Cannabis and Climate Change

“Cannabis and its policies might not be at the core of multilateral action on climate change,” the toolkit acknowledges, “yet they claim to be an influencing factor on multiple climate-related outcomes.”


The plant has a high carbon-capture rate, making it a green alternative to products in various industries, from construction to packaging, made from petroleum-based or non-renewable materials.

The report specifically mentions hemp’s use for:

  • furniture
  • roofing shingles
  • bioplastic
  • cars (door panels and other body components)
  • “hempcrete,” a concrete replacement
  • paints
  • sealants

“Such a material is key to building resilient and environmentally-friendly infrastructures and industries,” the toolkit says.
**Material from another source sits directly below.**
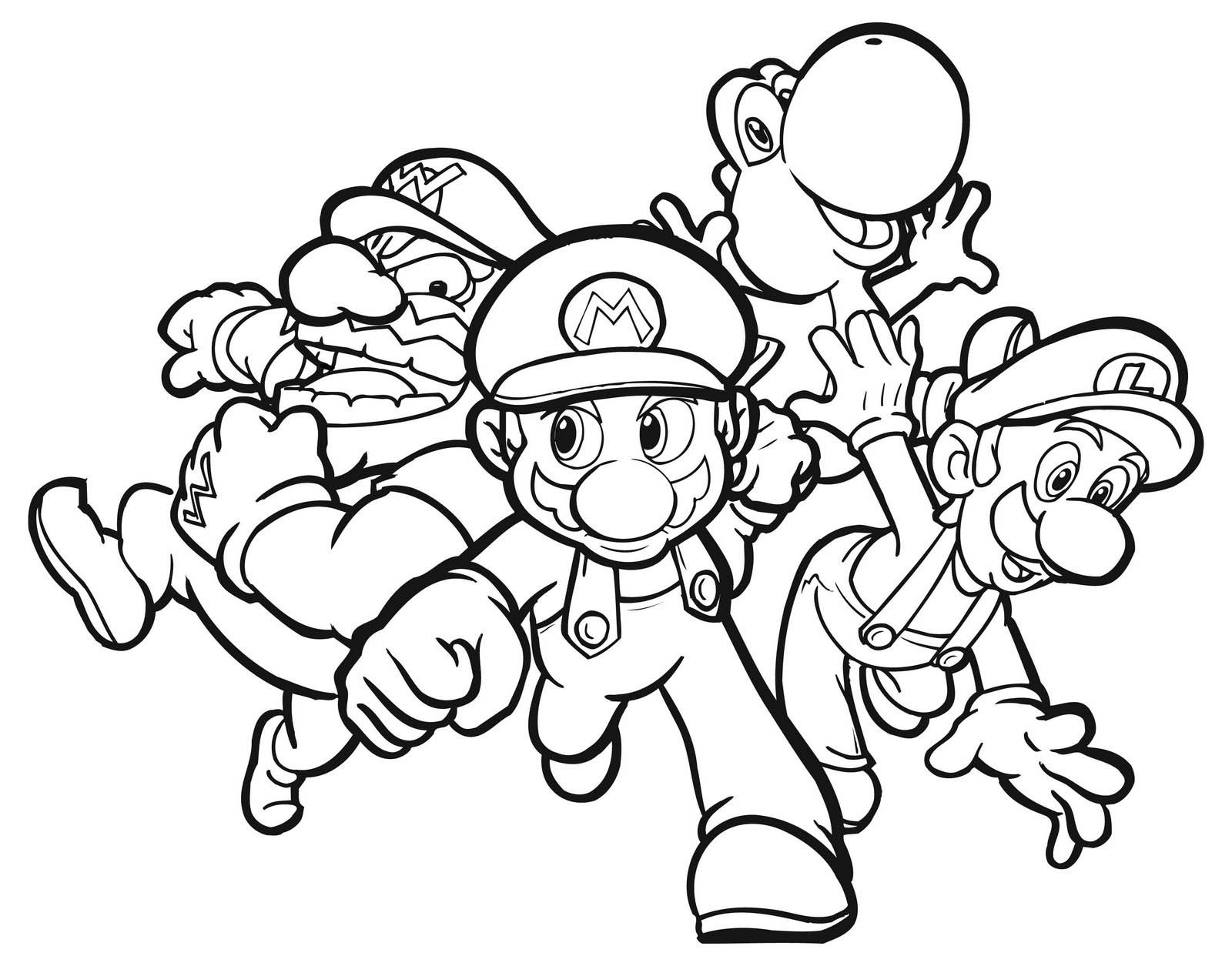 Mario Kart Coloring Pages - Best Coloring Pages For Kids - Mario Coloring Pages Free Printable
“Such a material is key to building resilient and environmentally-friendly infrastructures and industries.”

— Kenzi Riboulet-Zemouli, Sustainable Cannabis Policy Toolkit

The report notes that policies can have indirect effects on climate as well. Where cannabis is illegal, for instance, black-market growers may clear forests to grow illicit crops. Others may grow the plant indoors, increasing the amount of energy needed to supply artificial sunlight.

‘A Renewed Vision of, and Connection with Nature’

The toolkit’s authors wrote that cannabis — with its potential for widespread cultivation and its diversity of potential uses — could help the UN reach 15 of its 17 Sustainable Development Goals as outlined in the 2030 Agenda.

“In an overcorrected world village where the behavior of our societies disrupts nature at its utmost point — from pandemics to climate change — the decade 2020-2030 calls for a renewed vision of, and connection with nature,” the paper reads. “Cannabis and its policies are also a lever for that goal.”